====== ÜBUNGSTEXT ======

»Für uns ist das leider inzwischen Normalität«
Hitzewellen und staubtrockene Erde bereiten jeden Sommer aufs Neue den Weg für Waldbrände in Niederösterreich.
Ende Juni verletzen sich mehrere Feuerwehrleute bei einem Waldbrand bei Scheiblingstein, den 123 Einsatzkräfte mit vereinten Kräften löschen konnten. Der Anstieg solcher Brände ist mit dem Klimawandel verbunden – ein Fakt, mit dem vor allem die Feuerwehr kämpfen muss. Statistiken des Instituts für Waldbau der BOKU Wien belegen, was die Feuerwehr bereits aus täglicher Erfahrung weiß: Waldbrände nehmen in Österreich zu. Von März bis Mai 2018 waren es bereits 55, im Jahr 2017 waren es insgesamt 263, viele davon ausgelöst durch Blitzschläge. Franz Resperger vom NÖ-Landesfeuerwehrverband erklärt, wie die Feuerwehr auf die wachsende Gefahr reagiert.
Biorama: Herr Resperger, wenn man sich die Statistiken ansieht, wird deutlich, dass die Zahl der Waldbrände zwar schwankt, aber langfristig sicherlich nicht abnehmen wird – deckt sich das mit Ihrem Eindruck?

====== VORGEGEBENES MATERIAL ======

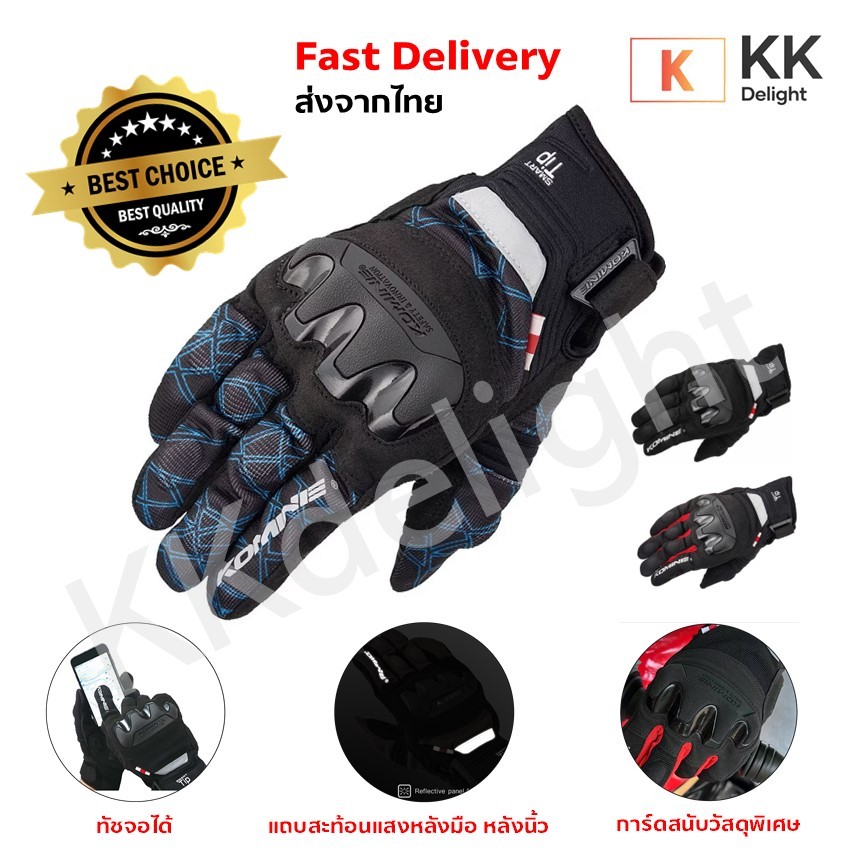 Komine GK220 ถุงมือมอเตอร์ไซค์เต็มข้อ ทรงสปอร์ต ทัชจอได้ ส่งจากไทย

======

ZU ERLEDIGENDE AUFGABEN:
[1] Wie viele Waldbrände gab es laut dem Text über Waldbrände in Niederösterreich im Jahr 2017 in Österreich insgesamt?
[2] Führen Sie den Text über Waldbrände in Niederösterreich nach seinem letzten Satz fort.
Die Liste stammt aus einer anderen Quelle als der Text.

LÖSUNGEN:
[1] Im Jahr 2017 gab es insgesamt 263 Waldbrände.

[2]
Resperger: Ja, von einem Rückgang ist in Zukunft nicht auszugehen. Wir sind in ständigem Austausch mit der Zentralanstalt für Meteorologie und Geodynamik in Wien, wo wir auch unlängst wieder zum Gespräch waren. Wir wollten natürlich wissen, wie sich das Wetter entwickelt und was wir zukünftig zu erwarten haben. Man hat uns ganz klar mit auf den Weg gegeben, dass wir in Zukunft mit deutlich mehr saisonalen Unwettern und in der Folge mit mehr Waldbränden aufgrund der Klimaerwärmung rechnen müssen.
Wie gehen Sie als Feuerwehr mit dieser erhöhten Gefahr um?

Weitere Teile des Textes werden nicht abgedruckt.